Edward* H. O’Neal, veteran of the civil war, passed away Thursday, March 17, at 7:20 in the morning. His passing was like a sleep from which he did not awake. While he had been in bed for about two months, he was ill, but gradually growing weaker. He had celebrated his 92nd birthday-anniversary February 29.

  Funeral services were conducted under the direction of A.W. Heyer at the Congregational Church Sunday at 2:30 in the afternoon. The casket was brought from the mortuary to the church by an escort of American Legion men. The Legionnaires accompanied the procession to the cemetery where the usual ceremony of the Legion were given.

 The pallbearers were Arthur Campbell, Claude Luekens, C.E. Seymour, and L.E. Chalmers, members of Leo Hill Post No. 44. The only civil war veteran left in this section, Michael Dorr, attended the services. Rev. H.C. Payne made a short talk. Members of the choir who sang two hymns were Miss Rachel Wood, Miss Dee Stukey, Ray Monson and Reverend H.C. Payne. “Beautiful Isle of Somewhere” was selected as requested by Mr.

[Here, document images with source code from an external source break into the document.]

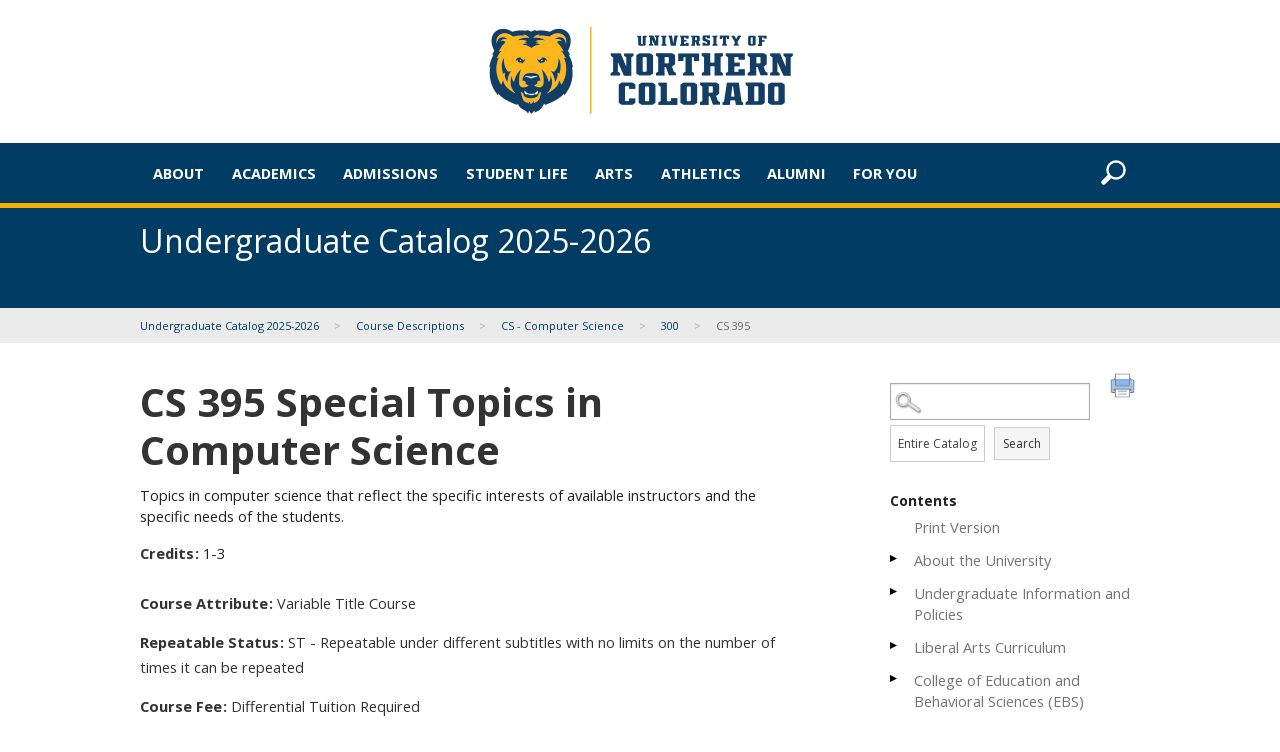

--- FILE ---
content_type: image/svg+xml
request_url: https://unco.smartcatalogiq.com/Institutions/University-of-Northern-Colorado/images/snapchat_smoke.svg
body_size: 2432
content:
<?xml version="1.0" encoding="utf-8"?>
<!-- Generator: Adobe Illustrator 19.2.1, SVG Export Plug-In . SVG Version: 6.00 Build 0)  -->
<!DOCTYPE svg PUBLIC "-//W3C//DTD SVG 1.1//EN" "http://www.w3.org/Graphics/SVG/1.1/DTD/svg11.dtd">
<svg version="1.1" id="Layer_1" xmlns="http://www.w3.org/2000/svg" xmlns:xlink="http://www.w3.org/1999/xlink" x="0px" y="0px"
	 viewBox="0 0 545.5 510.5" style="enable-background:new 0 0 545.5 510.5;" xml:space="preserve">
<style type="text/css">
	.st0{fill:#999999;}
</style>
<path class="st0" d="M276,8.3c20.2,0,40.7,4.4,59.1,12.7c30.5,13.7,55.4,39.5,67.8,70.7c7.1,17.9,7.3,38.4,7.1,57.3
	c-0.1,10.9-0.6,21.8-1.2,32.7c-0.3,5.5-0.7,10.9-1,16.4c-0.2,3-0.4,6-0.6,9c-0.1,1.9-0.8,4.6-0.4,6.5c0.9,4.2,7.6,7,11.3,8.1
	c9.7,3,19.8,0.9,29.2-2.5c5.6-2,10.6-5.3,16.7-4.7c4.4,0.4,9.5,2.4,12.7,5.6c3.3,3.4,2.6,6.7-0.2,9.9c-5.4,6.1-14.3,9.6-21.8,12.1
	c-8.2,2.7-16.6,5.1-24.3,9.3c-7.6,4.1-14.6,9.9-17.6,18.2c-3.5,9.7-0.6,19.5,3.5,28.5c6.9,15.2,16,29.5,26.5,42.4
	c19.7,24.3,45.5,43.9,75.7,52.9c4.4,1.3,8.9,2.4,13.5,3.3c1.9,0.4,3.2-0.1,2.5,2c-0.1,0.3-0.3,0.5-0.4,0.7c-1,1.7-2.7,3-4.2,4.2
	c-8.9,6.5-20.6,9.5-31.2,12.1c-5,1.2-10,2.3-15,3.2c-5,0.9-11.1,1-15.8,3c-7.8,3.4-9,15-10.6,22.2c-0.6,2.8-1.3,5.6-2,8.4
	c-0.7,2.5-0.5,3.7-3.1,3.8c-4.5,0.1-9.1-1.1-13.5-1.9c-10.4-1.9-20.9-2.9-31.5-2.7c-11.5,0.3-23.3,1.6-34,6.1
	c-10.3,4.3-19.4,10.7-28.5,17.1c-15.8,11.1-31.8,22.2-51,26.4c-9.6,2.1-19.6,2.4-29.4,2c-10.5-0.3-20.8-2.5-30.5-6.4
	c-18.5-7.4-33.6-20.6-50.3-31.1c-9.5-6-19.6-10.7-30.7-12.5c-11.8-1.9-23.9-2.2-35.8-1c-4.6,0.5-9.2,1.2-13.8,2.1
	c-4.5,0.8-9.3,2.4-13.9,2.2c-2.2-0.1-2.2-0.7-2.8-2.8c-0.8-3-1.5-6.1-2.2-9.1c-1-4.7-1.9-9.5-3.6-13.9c-1.3-3.5-3.3-7.1-6.8-8.8
	c-4.5-2.2-10.7-2.1-15.5-3c-9.1-1.7-18.2-3.7-27-6.5c-7.6-2.4-16.7-5.3-22.5-11.2c-0.5-0.6-1.1-1.2-1.5-1.8
	c-0.1-0.2-0.3-0.5-0.4-0.7c-0.6-1.9,0.1-1.6,2-2c8.8-1.6,17.4-4.1,25.7-7.4c15.2-6.1,29.2-14.9,41.5-25.6
	c18.1-15.7,33.2-35.1,44.4-56.3c3.8-7.2,7.9-15.1,9.2-23.2c3.3-20.3-13.4-31.8-30.3-37.9c-8.9-3.3-18.2-5.5-26.5-10.2
	c-3.8-2.2-11.2-6.5-10.6-11.9c0.4-4.1,5.5-6.9,8.9-8.1c2.3-0.9,4.8-1.4,7.3-1.3c3,0.2,5.5,1.7,8.2,2.8c9.8,4,20.8,6.9,31.5,5.2
	c5.3-0.8,10.9-2.9,14.7-6.8c0.9-0.9,1.3-1.3,1.5-2.5c0.4-2.1-0.3-5-0.4-7.1c-0.3-5.7-0.7-11.3-1.1-17c-1.3-21.6-2.6-43.4-1-65
	c0.7-9.3,1.9-18.6,4.6-27.6c2.7-8.9,7.2-17.3,12-25.1c8.9-14.5,20.5-27.3,34.2-37.3c20.2-14.7,44.6-23.1,69.3-25.5
	C260.2,8.3,268.1,8.3,276,8.3"/>
</svg>
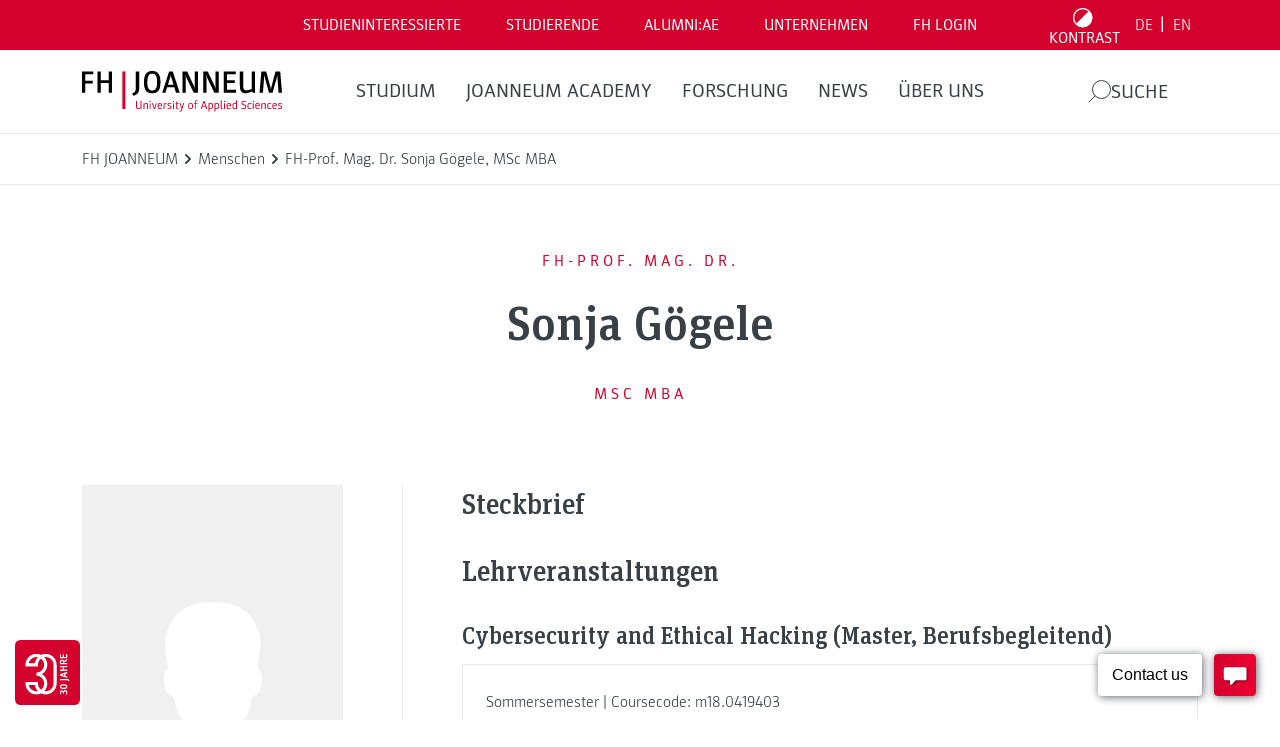

--- FILE ---
content_type: text/html; charset=UTF-8
request_url: https://www.fh-joanneum.at/hochschule/person/sonja-goegele/fh-joanneum.at/?__borlabsCookieCrossDomainCookie=1&__borlabsCookieLanguage=de&__borlabsCookieCookieData=%7B%22consents%22%3A%7B%22essential%22%3A%5B%22borlabs-cookie%22%2C%22wordfence%22%2C%22wpml%22%2C%22fh-session-cookie%22%5D%2C%22statistics%22%3A%5B%22google-analytics-monster-insights%22%2C%22google-analytics%22%2C%22google-analytics-four%22%2C%22google-tag-manager%22%5D%2C%22marketing%22%3A%5B%22optin-monster%22%2C%22hotjar%22%2C%22meta-pixel%22%2C%22meta-pixel-for-wordpress%22%2C%22hotjar-universal%22%2C%22tiktok-pixel%22%2C%22snapchat-insight-tag%22%2C%22linked-in-insight-tag-universal%22%2C%22linked-in-insight-tag%22%5D%2C%22external-media%22%3A%5B%22matterport%22%2C%22spotify%22%2C%22recaptcha%22%2C%22instagram%22%2C%22youtube%22%2C%22facebook%22%2C%22pure-chat%22%5D%7D%2C%22domainPath%22%3A%22www.fh-joanneum.at%2F%22%2C%22expires%22%3A%22Sun%2C%2029%20Mar%202026%2015%3A14%3A51%20GMT%22%2C%22uid%22%3A%22gq0qltx2-9ldcky9u-st0bnir5-je2uqn9y%22%2C%22v3%22%3Atrue%2C%22version%22%3A1%7D&__borlabsCookieTCString=&__borlabsCookieClientTime=1769613291294
body_size: 594
content:
<html lang="de"><head><title></title><meta name="robots" content="noindex,nofollow,norarchive"></head><body><script>document.cookie = "borlabs-cookie=%7B%22consents%22%3A%7B%22essential%22%3A%5B%22borlabs-cookie%22%2C%22wordfence%22%2C%22wpml%22%2C%22fh-session-cookie%22%5D%2C%22statistics%22%3A%5B%22google-analytics-monster-insights%22%2C%22google-analytics%22%2C%22google-analytics-four%22%2C%22google-tag-manager%22%5D%2C%22marketing%22%3A%5B%22optin-monster%22%2C%22hotjar%22%2C%22meta-pixel%22%2C%22meta-pixel-for-wordpress%22%2C%22hotjar-universal%22%2C%22tiktok-pixel%22%2C%22snapchat-insight-tag%22%2C%22linked-in-insight-tag-universal%22%2C%22linked-in-insight-tag%22%5D%2C%22external-media%22%3A%5B%22matterport%22%2C%22spotify%22%2C%22recaptcha%22%2C%22instagram%22%2C%22youtube%22%2C%22facebook%22%2C%22pure-chat%22%5D%7D%2C%22domainPath%22%3A%22www.fh-joanneum.at%5C%2F%22%2C%22expires%22%3A%22Sun%2C%2029%20Mar%202026%2015%3A14%3A51%20GMT%22%2C%22uid%22%3A%22KdqyCyLl-UZCALbkf-tQLZbwQO-UJvCBqQJ%22%2C%22v3%22%3Atrue%2C%22version%22%3A1%7D;domain=www.fh-joanneum.at;path=/;expires=Sun, 29 Mar 2026 15:14:51 GMT";</script></body></html>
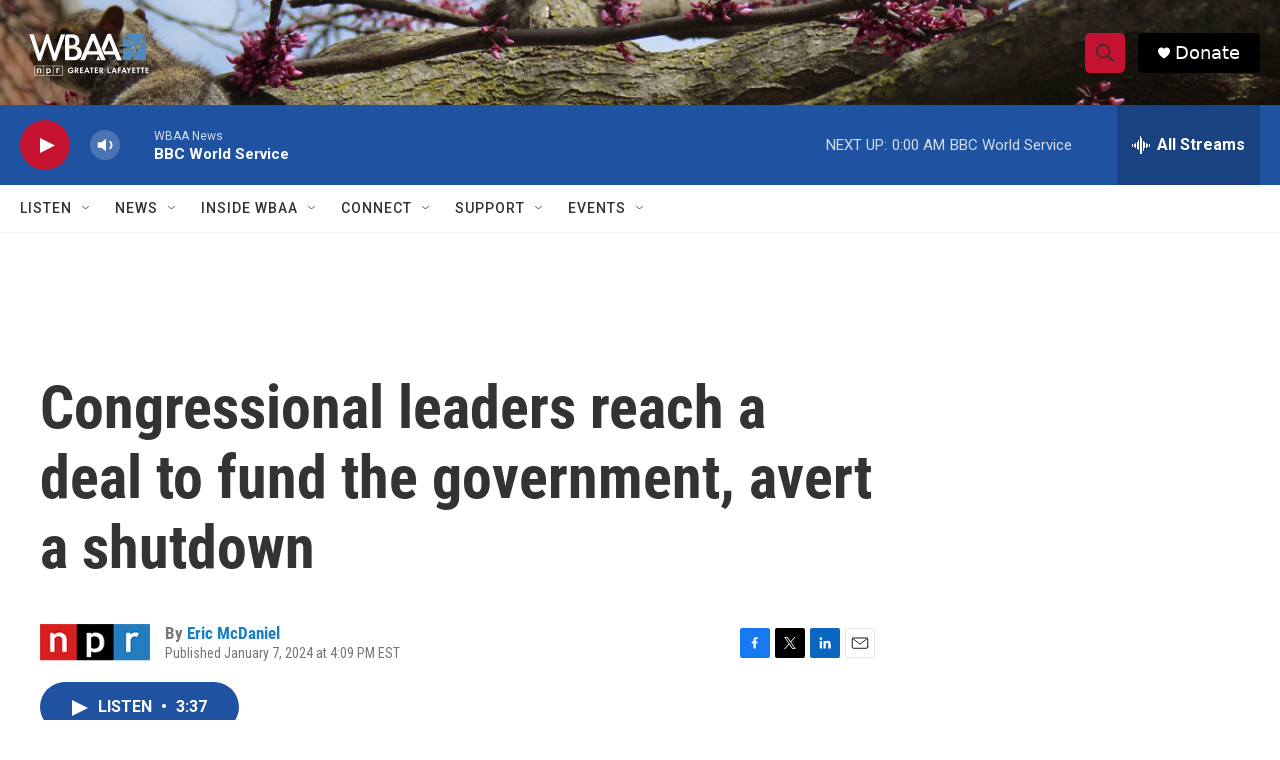

--- FILE ---
content_type: text/html; charset=utf-8
request_url: https://www.google.com/recaptcha/api2/aframe
body_size: 270
content:
<!DOCTYPE HTML><html><head><meta http-equiv="content-type" content="text/html; charset=UTF-8"></head><body><script nonce="GWjLVE2_4CaWhZqZOFuFMw">/** Anti-fraud and anti-abuse applications only. See google.com/recaptcha */ try{var clients={'sodar':'https://pagead2.googlesyndication.com/pagead/sodar?'};window.addEventListener("message",function(a){try{if(a.source===window.parent){var b=JSON.parse(a.data);var c=clients[b['id']];if(c){var d=document.createElement('img');d.src=c+b['params']+'&rc='+(localStorage.getItem("rc::a")?sessionStorage.getItem("rc::b"):"");window.document.body.appendChild(d);sessionStorage.setItem("rc::e",parseInt(sessionStorage.getItem("rc::e")||0)+1);localStorage.setItem("rc::h",'1769054667641');}}}catch(b){}});window.parent.postMessage("_grecaptcha_ready", "*");}catch(b){}</script></body></html>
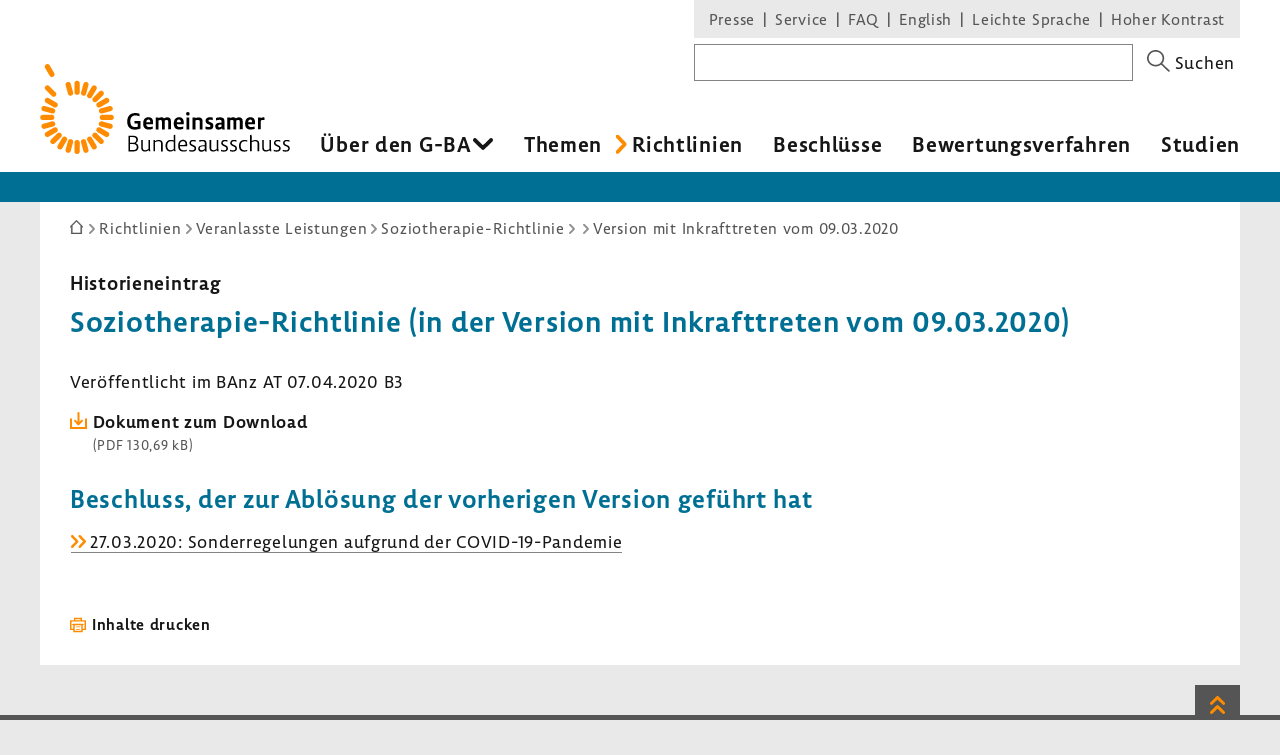

--- FILE ---
content_type: image/svg+xml
request_url: https://www.g-ba.de/assets-version-1766142023/bundles/gbadesignsystem/img/icons/gba-icons/schwarz/caret-down.svg
body_size: -2
content:
<svg xmlns="http://www.w3.org/2000/svg" viewBox="0 0 58 34.2"><path fill="#161616" d="M56.38 9.83c-2 2.1-23.5 22.5-23.5 22.5-1.1 1.1-2.5 1.7-3.9 1.7s-2.9-.6-3.9-1.7c0 0-21.4-20.4-23.5-22.5-2-2.1-2.2-5.8 0-8.1 2.2-2.2 5.2-2.4 7.9 0l19.5 18.9 19.5-18.8c2.7-2.4 5.7-2.2 7.9 0s2.1 6 0 8" /></svg>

O’Neal some time ago. The service was simple, as he had requested it to be.

Mr. O’Neal had retained interest in current affairs up to the last, was unusually mentally alert despite his nearing the century mark. Aside from a period spent in a hospital following being wounded in the battle of Gettysburg, he said he had never had a sick day in his life. He came to Colorado in 1873 from Ohio and to Routt County in 1880, settling on a homestead on Mad Creek.

 Mr. O’Neal spoke rarely of his experience during the war or of the pioneer days in Routt County. He was not of the adventuresome type, contenting himself with his work on the ranch, his duties as a cook for cattle outfits and with his books during his leisure time.

* Whoever wrote the obituary got Ezra’s first name wrong. It was not Edward.

Ezra is my 2nd great-uncle. I feel a strong connection to him. I’m not sure why that is the case. Maybe it’s just his tragic life story.